Tuesday, December 14, 2010

Show Some Restraint


When Anastasia from Sweet Butter Bliss heard about the death of a Child due to restraint in a Texas Residential Treatment Center (RTC), she asked me to do a guest post for her blog on what it is like for the kid being restrained.  My gut reaction was “I still have a very hard time talking about that…"  (That must mean it is something I need talk about.)  So I agreed, and asked her for a trade.  I would do a guest post for her on being restrained (here) as a child and she would do one for me as someone who has to be willing to restrain a child as part of her job.  Here is what Anastasia has to say:  



I work at a Residential Treatment Center. An RTC for short. I work with kids who were either given up or taken from their homes. Sometimes it's because the parents did nothing wrong but they just can't handle the kid. But usually it's because the parents are asshats and the kid has been raised by said asshats and came out with any number of sociological and psychological  problems. And the asshats throw their hands up in the air and shipped them off .

If I think too hard about the treatment of some of these sad faces I get angry. And their is nothing I can do about it. I try to focus on the girls now and do what I can to get them to trust me and I try to make them laugh as often as possible. They haven't had enough laughter in their lives. Not to get all hippy on you here but I feel like their problems all stem from not getting enough love from day one. So I try and remember that when they are trying our patience. It's all attention seeking behavior. 

Recently a boy in a Texas RTC died from a restraint. He was basically smothered to death. According to the news story the boy was restrained by one person, in a closet and died from asphyxiation.  My first problem was why the fuck were they in a closet?
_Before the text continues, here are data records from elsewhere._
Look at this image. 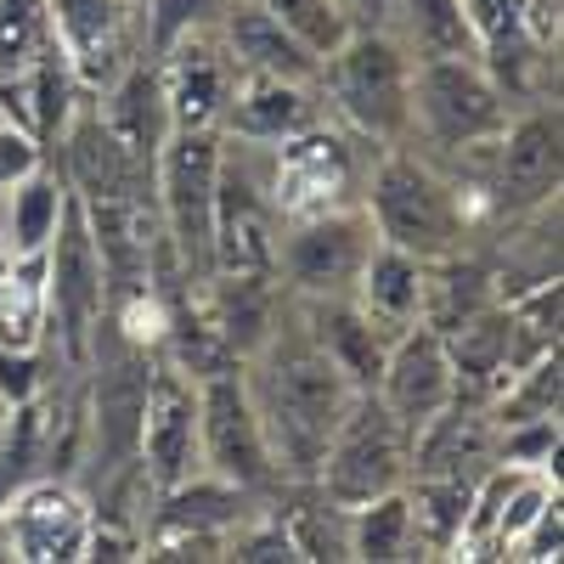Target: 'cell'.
Wrapping results in <instances>:
<instances>
[{"label":"cell","instance_id":"ffe728a7","mask_svg":"<svg viewBox=\"0 0 564 564\" xmlns=\"http://www.w3.org/2000/svg\"><path fill=\"white\" fill-rule=\"evenodd\" d=\"M193 300L238 361H249L271 339V327L282 322V305H289L276 271H209L193 289Z\"/></svg>","mask_w":564,"mask_h":564},{"label":"cell","instance_id":"f1b7e54d","mask_svg":"<svg viewBox=\"0 0 564 564\" xmlns=\"http://www.w3.org/2000/svg\"><path fill=\"white\" fill-rule=\"evenodd\" d=\"M260 7H265L282 29H289L294 40H305L316 57H327V52H334V45L356 29L339 0H260Z\"/></svg>","mask_w":564,"mask_h":564},{"label":"cell","instance_id":"83f0119b","mask_svg":"<svg viewBox=\"0 0 564 564\" xmlns=\"http://www.w3.org/2000/svg\"><path fill=\"white\" fill-rule=\"evenodd\" d=\"M0 345L7 350L45 345V254L40 260L0 254Z\"/></svg>","mask_w":564,"mask_h":564},{"label":"cell","instance_id":"6da1fadb","mask_svg":"<svg viewBox=\"0 0 564 564\" xmlns=\"http://www.w3.org/2000/svg\"><path fill=\"white\" fill-rule=\"evenodd\" d=\"M243 384L260 412V430H265L282 486H311L316 463H322L327 441H334L339 417L350 412L356 390L327 361V350L305 334L294 300L282 305V322L271 327V339L243 361Z\"/></svg>","mask_w":564,"mask_h":564},{"label":"cell","instance_id":"9c48e42d","mask_svg":"<svg viewBox=\"0 0 564 564\" xmlns=\"http://www.w3.org/2000/svg\"><path fill=\"white\" fill-rule=\"evenodd\" d=\"M379 243L367 209L361 204H339V209H316V215H294L282 220L276 238V282L289 300H339L356 294V276Z\"/></svg>","mask_w":564,"mask_h":564},{"label":"cell","instance_id":"cb8c5ba5","mask_svg":"<svg viewBox=\"0 0 564 564\" xmlns=\"http://www.w3.org/2000/svg\"><path fill=\"white\" fill-rule=\"evenodd\" d=\"M372 322H384L390 334H406V327L423 322V300H430V260H417L395 243H372L356 294H350Z\"/></svg>","mask_w":564,"mask_h":564},{"label":"cell","instance_id":"4316f807","mask_svg":"<svg viewBox=\"0 0 564 564\" xmlns=\"http://www.w3.org/2000/svg\"><path fill=\"white\" fill-rule=\"evenodd\" d=\"M384 29L406 45L412 57H452V52H475V29H468L463 0H390Z\"/></svg>","mask_w":564,"mask_h":564},{"label":"cell","instance_id":"f546056e","mask_svg":"<svg viewBox=\"0 0 564 564\" xmlns=\"http://www.w3.org/2000/svg\"><path fill=\"white\" fill-rule=\"evenodd\" d=\"M45 45H52L45 0H0V74H23Z\"/></svg>","mask_w":564,"mask_h":564},{"label":"cell","instance_id":"ac0fdd59","mask_svg":"<svg viewBox=\"0 0 564 564\" xmlns=\"http://www.w3.org/2000/svg\"><path fill=\"white\" fill-rule=\"evenodd\" d=\"M372 395L406 423V435H417L435 412H446L457 401V367H452V350H446V339L435 334V327L417 322V327H406V334H395Z\"/></svg>","mask_w":564,"mask_h":564},{"label":"cell","instance_id":"d6986e66","mask_svg":"<svg viewBox=\"0 0 564 564\" xmlns=\"http://www.w3.org/2000/svg\"><path fill=\"white\" fill-rule=\"evenodd\" d=\"M327 119L316 79H289V74H238L231 102L220 113L226 141H249V148H276L300 130Z\"/></svg>","mask_w":564,"mask_h":564},{"label":"cell","instance_id":"e0dca14e","mask_svg":"<svg viewBox=\"0 0 564 564\" xmlns=\"http://www.w3.org/2000/svg\"><path fill=\"white\" fill-rule=\"evenodd\" d=\"M148 63H153V79H159L170 130H220L231 85H238V63H231L220 29L181 34L164 52H153Z\"/></svg>","mask_w":564,"mask_h":564},{"label":"cell","instance_id":"7402d4cb","mask_svg":"<svg viewBox=\"0 0 564 564\" xmlns=\"http://www.w3.org/2000/svg\"><path fill=\"white\" fill-rule=\"evenodd\" d=\"M68 204H74L68 181L52 164V153H45L29 175H18L7 193H0V249L18 254V260H40L45 249H52Z\"/></svg>","mask_w":564,"mask_h":564},{"label":"cell","instance_id":"52a82bcc","mask_svg":"<svg viewBox=\"0 0 564 564\" xmlns=\"http://www.w3.org/2000/svg\"><path fill=\"white\" fill-rule=\"evenodd\" d=\"M372 153L379 148L361 141L356 130H345L339 119H316L311 130L265 148V181H271V198H276L282 220L361 204V181H367Z\"/></svg>","mask_w":564,"mask_h":564},{"label":"cell","instance_id":"277c9868","mask_svg":"<svg viewBox=\"0 0 564 564\" xmlns=\"http://www.w3.org/2000/svg\"><path fill=\"white\" fill-rule=\"evenodd\" d=\"M316 90L327 119H339L372 148H395L412 135V52L384 23L350 29L316 63Z\"/></svg>","mask_w":564,"mask_h":564},{"label":"cell","instance_id":"9a60e30c","mask_svg":"<svg viewBox=\"0 0 564 564\" xmlns=\"http://www.w3.org/2000/svg\"><path fill=\"white\" fill-rule=\"evenodd\" d=\"M480 63L502 79L513 102H531L558 45V0H463Z\"/></svg>","mask_w":564,"mask_h":564},{"label":"cell","instance_id":"d4e9b609","mask_svg":"<svg viewBox=\"0 0 564 564\" xmlns=\"http://www.w3.org/2000/svg\"><path fill=\"white\" fill-rule=\"evenodd\" d=\"M90 102H97V119L124 141L141 164H159V148H164V135H170V113H164V97H159V79H153V63L148 57H135Z\"/></svg>","mask_w":564,"mask_h":564},{"label":"cell","instance_id":"4fadbf2b","mask_svg":"<svg viewBox=\"0 0 564 564\" xmlns=\"http://www.w3.org/2000/svg\"><path fill=\"white\" fill-rule=\"evenodd\" d=\"M90 497L79 480L34 475L18 491L0 497V553H12L23 564H74L85 558L90 542Z\"/></svg>","mask_w":564,"mask_h":564},{"label":"cell","instance_id":"8992f818","mask_svg":"<svg viewBox=\"0 0 564 564\" xmlns=\"http://www.w3.org/2000/svg\"><path fill=\"white\" fill-rule=\"evenodd\" d=\"M406 475H412L406 423L367 390L339 417V430H334V441H327L316 475H311V491L327 497L334 508H361L384 491H401Z\"/></svg>","mask_w":564,"mask_h":564},{"label":"cell","instance_id":"7c38bea8","mask_svg":"<svg viewBox=\"0 0 564 564\" xmlns=\"http://www.w3.org/2000/svg\"><path fill=\"white\" fill-rule=\"evenodd\" d=\"M282 209L265 181V148L220 135L215 175V271H276Z\"/></svg>","mask_w":564,"mask_h":564},{"label":"cell","instance_id":"d6a6232c","mask_svg":"<svg viewBox=\"0 0 564 564\" xmlns=\"http://www.w3.org/2000/svg\"><path fill=\"white\" fill-rule=\"evenodd\" d=\"M339 7L350 12V23H356V29H379V23H384V12H390V0H339Z\"/></svg>","mask_w":564,"mask_h":564},{"label":"cell","instance_id":"3957f363","mask_svg":"<svg viewBox=\"0 0 564 564\" xmlns=\"http://www.w3.org/2000/svg\"><path fill=\"white\" fill-rule=\"evenodd\" d=\"M502 79L480 63V52L452 57H412V148L435 153L446 164H468L497 148V135L513 119Z\"/></svg>","mask_w":564,"mask_h":564},{"label":"cell","instance_id":"603a6c76","mask_svg":"<svg viewBox=\"0 0 564 564\" xmlns=\"http://www.w3.org/2000/svg\"><path fill=\"white\" fill-rule=\"evenodd\" d=\"M220 40L238 74H289V79H316V52L305 40H294L282 29L260 0H231L226 18H220Z\"/></svg>","mask_w":564,"mask_h":564},{"label":"cell","instance_id":"5bb4252c","mask_svg":"<svg viewBox=\"0 0 564 564\" xmlns=\"http://www.w3.org/2000/svg\"><path fill=\"white\" fill-rule=\"evenodd\" d=\"M135 468L153 497L181 486L186 475H198V379L186 367H175L164 350H153V367H148Z\"/></svg>","mask_w":564,"mask_h":564},{"label":"cell","instance_id":"5b68a950","mask_svg":"<svg viewBox=\"0 0 564 564\" xmlns=\"http://www.w3.org/2000/svg\"><path fill=\"white\" fill-rule=\"evenodd\" d=\"M215 175H220V130L164 135L153 164V204L186 289H198L215 271Z\"/></svg>","mask_w":564,"mask_h":564},{"label":"cell","instance_id":"ba28073f","mask_svg":"<svg viewBox=\"0 0 564 564\" xmlns=\"http://www.w3.org/2000/svg\"><path fill=\"white\" fill-rule=\"evenodd\" d=\"M102 316H108L102 254L85 226V209L68 204L52 249H45V350L63 367L85 372V356H90V339H97Z\"/></svg>","mask_w":564,"mask_h":564},{"label":"cell","instance_id":"4dcf8cb0","mask_svg":"<svg viewBox=\"0 0 564 564\" xmlns=\"http://www.w3.org/2000/svg\"><path fill=\"white\" fill-rule=\"evenodd\" d=\"M226 7L231 0H141V45H148V57L193 29H220Z\"/></svg>","mask_w":564,"mask_h":564},{"label":"cell","instance_id":"1f68e13d","mask_svg":"<svg viewBox=\"0 0 564 564\" xmlns=\"http://www.w3.org/2000/svg\"><path fill=\"white\" fill-rule=\"evenodd\" d=\"M40 159H45L40 141H34L29 130H18V124L0 119V193H7V186H12L18 175H29Z\"/></svg>","mask_w":564,"mask_h":564},{"label":"cell","instance_id":"484cf974","mask_svg":"<svg viewBox=\"0 0 564 564\" xmlns=\"http://www.w3.org/2000/svg\"><path fill=\"white\" fill-rule=\"evenodd\" d=\"M345 547H350V558H361V564L430 558V553H423V542H417V525H412L406 486L372 497V502H361V508H345Z\"/></svg>","mask_w":564,"mask_h":564},{"label":"cell","instance_id":"7a4b0ae2","mask_svg":"<svg viewBox=\"0 0 564 564\" xmlns=\"http://www.w3.org/2000/svg\"><path fill=\"white\" fill-rule=\"evenodd\" d=\"M361 209L379 231V243H395L417 260H446L468 249L486 198L468 186V175L446 170V159L395 141V148L372 153L361 181Z\"/></svg>","mask_w":564,"mask_h":564},{"label":"cell","instance_id":"30bf717a","mask_svg":"<svg viewBox=\"0 0 564 564\" xmlns=\"http://www.w3.org/2000/svg\"><path fill=\"white\" fill-rule=\"evenodd\" d=\"M198 468L215 475V480H231V486L254 491V497L289 491L282 475H276V463H271L260 412L249 401L243 361L198 379Z\"/></svg>","mask_w":564,"mask_h":564},{"label":"cell","instance_id":"44dd1931","mask_svg":"<svg viewBox=\"0 0 564 564\" xmlns=\"http://www.w3.org/2000/svg\"><path fill=\"white\" fill-rule=\"evenodd\" d=\"M294 311L305 322V334L327 350V361L345 372V384L356 395H367L372 384H379L384 356L395 345V334H390L384 322H372L350 294H339V300H294Z\"/></svg>","mask_w":564,"mask_h":564},{"label":"cell","instance_id":"2e32d148","mask_svg":"<svg viewBox=\"0 0 564 564\" xmlns=\"http://www.w3.org/2000/svg\"><path fill=\"white\" fill-rule=\"evenodd\" d=\"M45 18H52V40L63 45V57L74 63L90 97L113 85L135 57H148L141 0H45Z\"/></svg>","mask_w":564,"mask_h":564},{"label":"cell","instance_id":"8fae6325","mask_svg":"<svg viewBox=\"0 0 564 564\" xmlns=\"http://www.w3.org/2000/svg\"><path fill=\"white\" fill-rule=\"evenodd\" d=\"M468 164H480V181H468V186L502 220H520L531 209L558 204V108H547L542 97L513 108L497 148Z\"/></svg>","mask_w":564,"mask_h":564}]
</instances>
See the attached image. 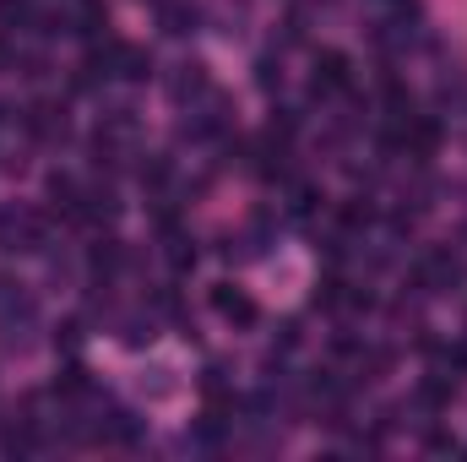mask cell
<instances>
[{
    "label": "cell",
    "instance_id": "cell-1",
    "mask_svg": "<svg viewBox=\"0 0 467 462\" xmlns=\"http://www.w3.org/2000/svg\"><path fill=\"white\" fill-rule=\"evenodd\" d=\"M0 250H11V256L44 250V218L33 207H5L0 213Z\"/></svg>",
    "mask_w": 467,
    "mask_h": 462
},
{
    "label": "cell",
    "instance_id": "cell-2",
    "mask_svg": "<svg viewBox=\"0 0 467 462\" xmlns=\"http://www.w3.org/2000/svg\"><path fill=\"white\" fill-rule=\"evenodd\" d=\"M33 321V299L22 294V283H0V332L16 338V327Z\"/></svg>",
    "mask_w": 467,
    "mask_h": 462
},
{
    "label": "cell",
    "instance_id": "cell-3",
    "mask_svg": "<svg viewBox=\"0 0 467 462\" xmlns=\"http://www.w3.org/2000/svg\"><path fill=\"white\" fill-rule=\"evenodd\" d=\"M457 272H462V267H457V256H451V250H430V256L419 261V278H424L430 289H451V283H457Z\"/></svg>",
    "mask_w": 467,
    "mask_h": 462
},
{
    "label": "cell",
    "instance_id": "cell-4",
    "mask_svg": "<svg viewBox=\"0 0 467 462\" xmlns=\"http://www.w3.org/2000/svg\"><path fill=\"white\" fill-rule=\"evenodd\" d=\"M213 305H218V316H229V321H239V327H250V321H255V305H250V294H244V289H234V283L213 289Z\"/></svg>",
    "mask_w": 467,
    "mask_h": 462
},
{
    "label": "cell",
    "instance_id": "cell-5",
    "mask_svg": "<svg viewBox=\"0 0 467 462\" xmlns=\"http://www.w3.org/2000/svg\"><path fill=\"white\" fill-rule=\"evenodd\" d=\"M343 88H348V60L327 49V55L316 60V93H343Z\"/></svg>",
    "mask_w": 467,
    "mask_h": 462
},
{
    "label": "cell",
    "instance_id": "cell-6",
    "mask_svg": "<svg viewBox=\"0 0 467 462\" xmlns=\"http://www.w3.org/2000/svg\"><path fill=\"white\" fill-rule=\"evenodd\" d=\"M27 16H33V0H0V27L27 22Z\"/></svg>",
    "mask_w": 467,
    "mask_h": 462
},
{
    "label": "cell",
    "instance_id": "cell-7",
    "mask_svg": "<svg viewBox=\"0 0 467 462\" xmlns=\"http://www.w3.org/2000/svg\"><path fill=\"white\" fill-rule=\"evenodd\" d=\"M343 299H348V294H343V283H337V278H327V283L316 289V305H327V310H337Z\"/></svg>",
    "mask_w": 467,
    "mask_h": 462
},
{
    "label": "cell",
    "instance_id": "cell-8",
    "mask_svg": "<svg viewBox=\"0 0 467 462\" xmlns=\"http://www.w3.org/2000/svg\"><path fill=\"white\" fill-rule=\"evenodd\" d=\"M261 88H266V93H272V88H283V71H277L272 60H261Z\"/></svg>",
    "mask_w": 467,
    "mask_h": 462
},
{
    "label": "cell",
    "instance_id": "cell-9",
    "mask_svg": "<svg viewBox=\"0 0 467 462\" xmlns=\"http://www.w3.org/2000/svg\"><path fill=\"white\" fill-rule=\"evenodd\" d=\"M5 66H11V49H5V44H0V71H5Z\"/></svg>",
    "mask_w": 467,
    "mask_h": 462
}]
</instances>
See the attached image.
Secondly one man restraints are frowned upon, they are unsafe for the child and the restrainer. And the smothering, it takes some time to smother someone to death. It's not like in the movies. The child would have gone limp after losing consciousness and the employee should have let go immediately and called 911.  Obviously there's no proof, but the employee would have had to continue to "restrain" (i.e. smother)  him for a while after he passed out for him to die. And if you dig further you find out that Texas Department of Child Safety already had this treatment center on probation. Because two other children had died during restraints, and the staff had made two developmentally disabled girls fist fight over a snack. You know what they're probation included? No new placements. What the fuck? Two children die and the staff manipulating mentally ill children. But they are still open? The government had a hand in this boys death. Period.

I'm sorry. I'm ranting. Where I work we only do restraint if the child is going to hurt themselves or someone else. And some kids we don't even do restraints, either they are too big and will hurt us, or because it traumatizes them more. It has to be a two person restraint and if the child goes limp we release immediately. We have constant classes on restraint reduction. Restraint is our very last resort. 

At the beginning of my shift I had to perform a short personal restraint. That just means I held their arm or hand to prevent them from hurting me or themselves. And I still feel bad about it. I feel like I violated her space and should have talked to her more. Every time I feel bad, during it and afterwards. It makes me sick to think of Sunday going through the things she went through. I want to hug her, but she probably has trust issues.  

These kids are put in a place that they are supposed to feel safe and have people they trust in their lives. And when the kids are abused, mistreated, neglected or manipulated they just retreat further into themselves and we wonder why they age out and go right back into the system as adults, or why their children end up in the system. I wish I had some call to action to give you, but their aren't any petitions to sign, or bills to get passed. These are the forgotten children. If you have them, just go hug and kiss your children and try really hard not to be an asshat while raising them.